If Matheny goes to great lengths to stifle his inner giddiness over the potential return of two impact players in September, it's because he doesn't want to give his team a crutch or set up the Cardinals for a letdown in the event Molina and/or Wacha experience setbacks.
"I don't want to diminish it, but our perspective is different from everybody else in the baseball world," Matheny said. "Everybody labeled Yadi early on as a player we couldn't do without, and that's a dangerous place to go. Injuries happen in this game, and if you set yourself up to think, 'If we lose this particular player, we've lost all hope and chances,' that's a bad spot to be."
With or without Molina, the Cardinals still have to figure out a way to put more runs on the board. Although they're having a respectable offensive August (they're fourth in the NL with 100 runs scored this month), they're still tied for 13th in the league with 493 runs. Much of the dropoff can be traced to a marked decline in production with runners in scoring position; after leading the majors with a .330 average in that category in 2013, they're 24th among the 30 big-league clubs at .243 this season. They're also 29th in the majors with 84 home runs, ahead of only the power-impaired Kansas City Royals, and have a 71-59 record despite a run differential of minus-7.
Amid the dearth of offensive production, the Cardinals have had to find other ways to win. After ranking 14th in the National League in Baseball Info Solutions' Defensive Runs Saved rankings with a minus-39 in 2014, they lead the majors at plus-55 this season. Jhonny Peralta has been surprisingly efficient at shortstop, and the combination of Peter Bourjos and an improved Jon Jay has brought a significant upgrade to center field.
The Cardinals have also stolen 52 bases this season, surpassing their total of 45 for all of last year.
If the Cardinals are a bit of a mystery and a tease to their followers, they're also a challenge to assess for opposing scouts and personnel people. They entered a weekend series in Philadelphia having won seven of eight games, but dropped two of three even though they had the good fortune to miss the Phillies' best starter, Cole Hamels. Wainwright failed to hold a 4-1 lead in the series opener, and the Cardinals were shut down by Jerome Williams on Sunday as Justin Masterson, acquired in a deadline trade with Cleveland, continued to labor. In a 6-5, 12-inning victory Saturday, the Cardinals went 2-for-18 with runners in scoring position.
Even though the Cardinals have a quiet, understated clubhouse -- and there was speculation the team might have gotten complacent before general manager John Mozeliak shook up the mix by trading Allen Craig and Joe Kelly to Boston for Lackey in late July -- the team's lack of style points is probably more attributable to a lack of offense than a lack of effort.
"Even the pitchers run balls out," an AL scout said. "They could easily just jog it out, like I see almost every other team do. That tells you something about their makeup. They're missing Molina big-time. But if they can get him back, with his spirit and his leadership, that's a huge difference. And if they get him and Wacha back at like 80-90 percent, they're looking pretty good."
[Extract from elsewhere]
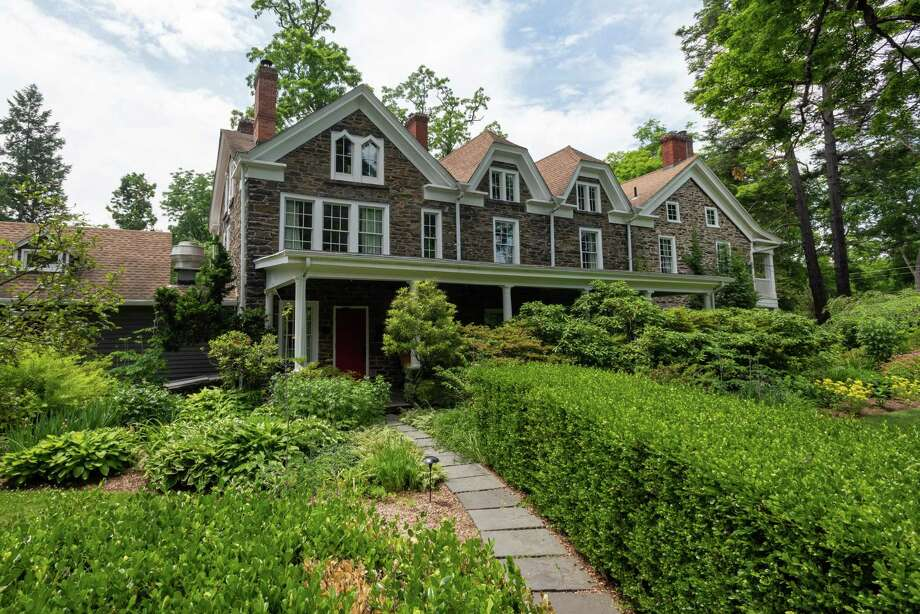 00f01f34375 Restaurant review  Hasbrouck House in Ulster County - Times Union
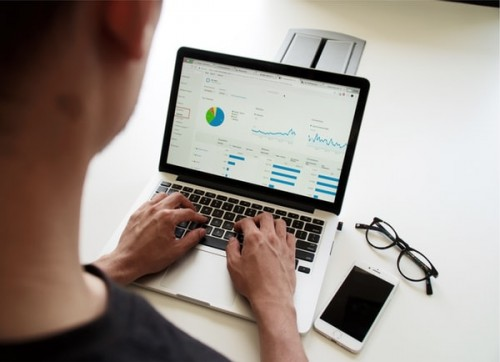 Reasons-to-Consider-Broker-CRM-Software-for-Growing-Your-Business.jpg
St. Louis players who've been around a while can draw lessons from 2011, when they were 67-63 in late August and went 23-9 down the stretch to edge Atlanta for the wild-card spot on the final day of the regular season. Four weeks later, they were celebrating the franchise's 11th title, and third baseman David Freese was accepting the keys to a Corvette as the World Series MVP.
"We're gonna be fine," Wainwright said. "We're gonna be in the hunt in this thing right to end of the season."
Will the end come in September or October? In this grind of a season, the Cardinals can be thankful they still have an opportunity to provide the answer.